« BackThe Larkin Soap Companyen.wikipedia.orgSubmitted by samclemens 2 days ago
  • JSDevOps an hour ago

    Shame no wonder They didn’t make it. They didn’t pivot to AI soap

    • FrustratedMonky 3 hours ago

      A cautionary tale maybe.

      Any company can fold rather quickly. Just some strife, some headwinds, etc...

      How stable is Boeing right now?

      "Internal struggles among the next generation of Larkin executives and the loss of key executives, precipitated the demise of the company. Sales fell from a high of $28.6 million in 1920 to $2 million by 1939.[2] The company was sold in 1941, liquidated in 1942,[6] and the new owners continued a mail-order business until 1962.[3]"

      • silisili 3 hours ago

        What fascinated me was that a driver for their demise was the rise of the department store and automobile hurting their mail order business.

        Nearly 100 years later, the department store has demised because of the rise of a slightly faster form of mail order business.

        • labster 2 hours ago

          Everything old is new again. Had Sears gone back to focus on mail order instead of spending their waning years trying to save retail, they could have got Amazon's business before it was started. But instead they killed the catalog in 1993, one year before Amazon was founded.

      • iwaztomack 3 hours ago

        What's the catch? Why post this?

        • teruakohatu 28 minutes ago

          > What's the catch? Why post this?

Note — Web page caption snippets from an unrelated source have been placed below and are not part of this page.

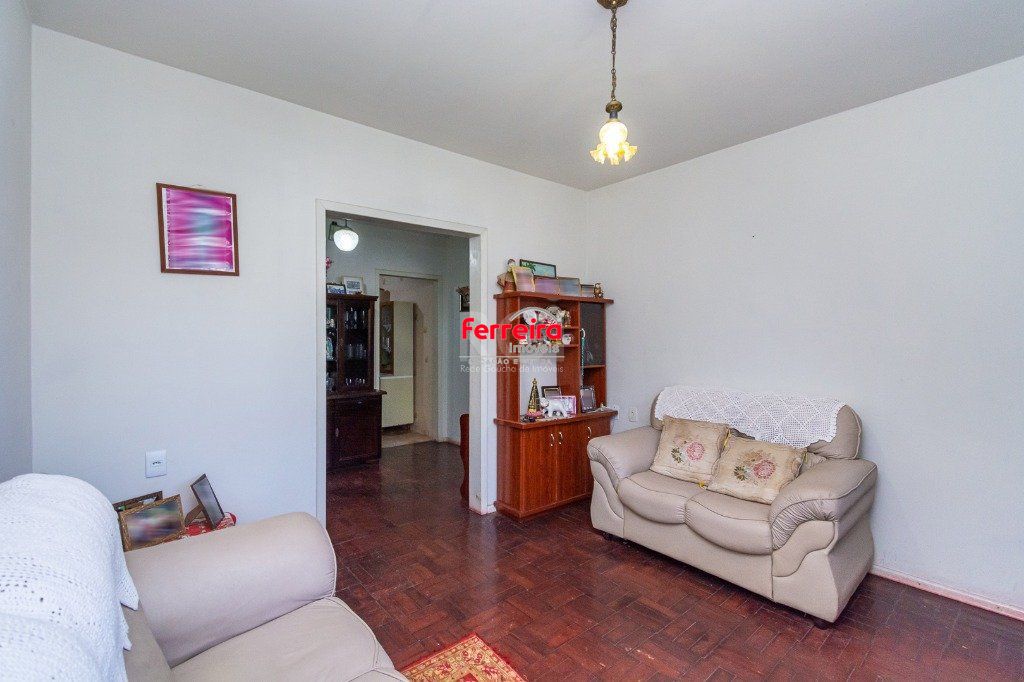 Casa, 3 quartos, à venda, 103 m², Vila Ipiranga - Porto Alegre — foto 5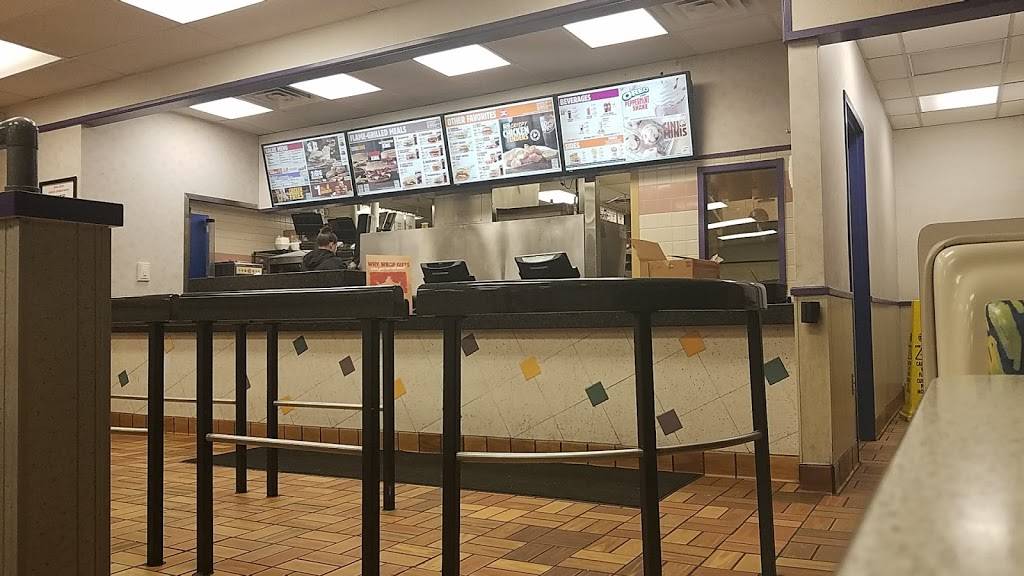 Burger King | restaurant | 311 Sunset Blvd N, Renton, WA 98057, USA | 4252716275 OR +1 425-271-6275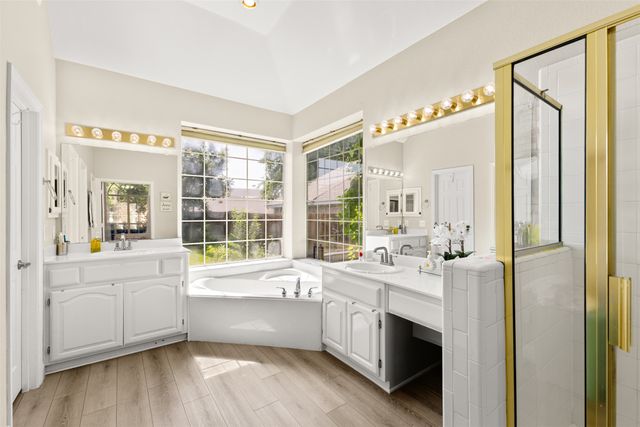 7114 Fieldstone Drive, Frisco, TX 75034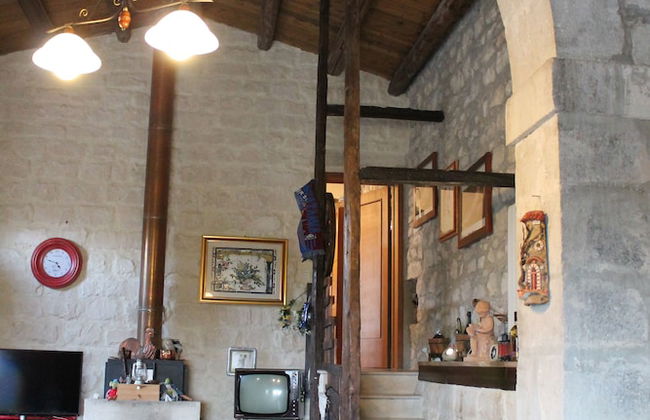 Le due Palme - Il Paradiso di Adamo - Photo 34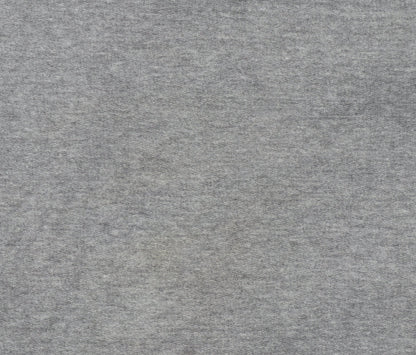 Champion Womens Grey Full Zip Hoodie XL 16-18 Fleece Lined Casual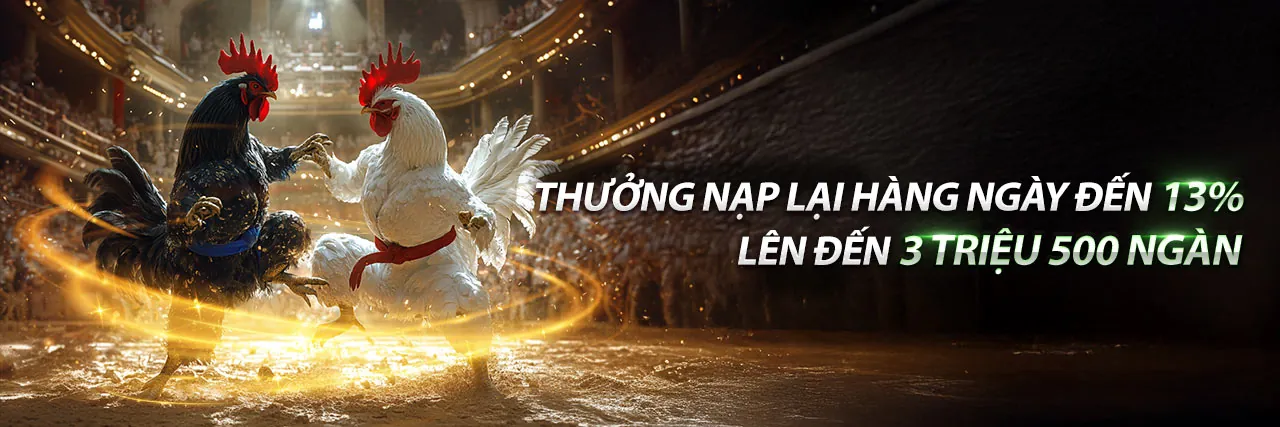 Sòng bạc trực tuyến MB6 với ưu đãi hấp dẫn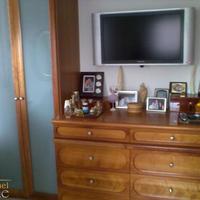 Квартира в Израиле, 130 кв.м.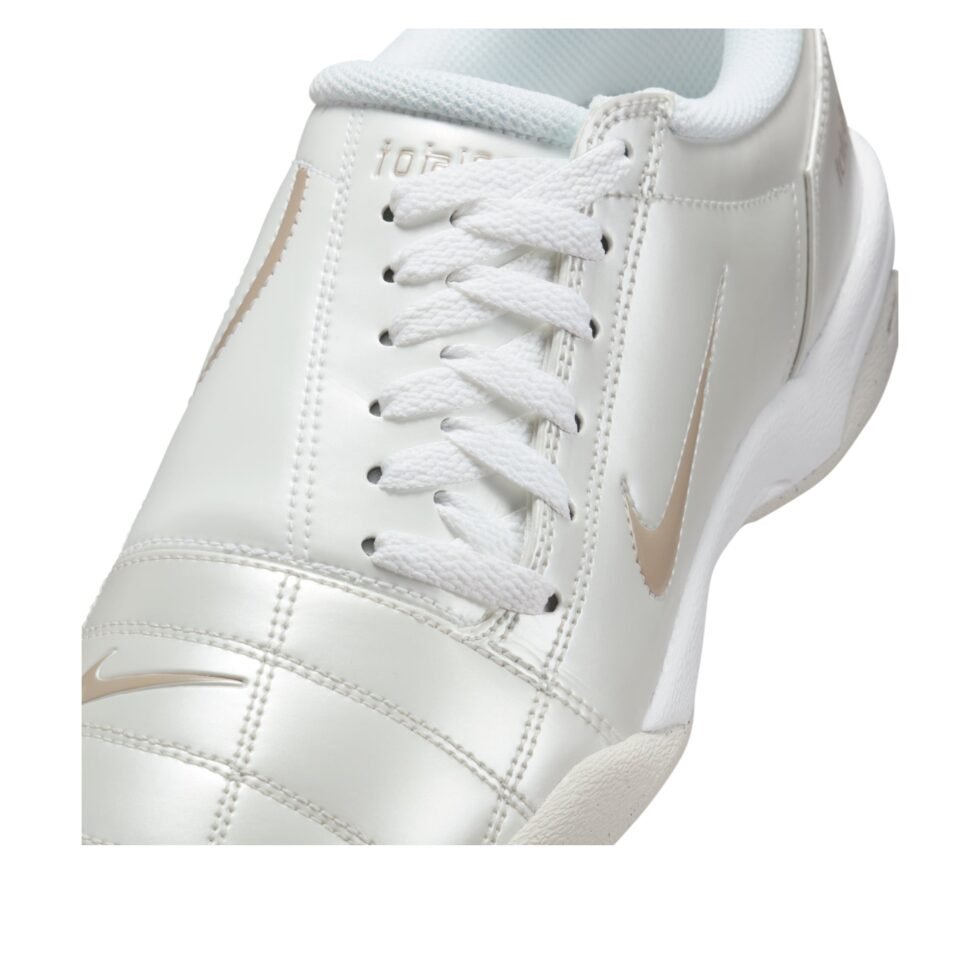 Nike Total 90 III 'Photon Dust' HQ2851-002 - Image 5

          If you are a new user, I suggest reading the guidelines [1].

          > On-Topic: Anything that good hackers would find interesting. That includes more than hacking and startups. If you had to reduce it to a sentence, the answer might be: anything that gratifies one's intellectual curiosity.

          [1] https://news.ycombinator.com/newsguidelines.html

          • ars 3 hours ago

            I assume it's because it's (it was) a startup, and HN likes reading about those, and what they did different to ensure success.

            • iwaztomack 2 hours ago

              A startup from ... the 1800's? Thanks for the context, I guess.

            • sfblah 3 hours ago

              Yeah! What's this have to do with Elon Musk? I demand more Musk content!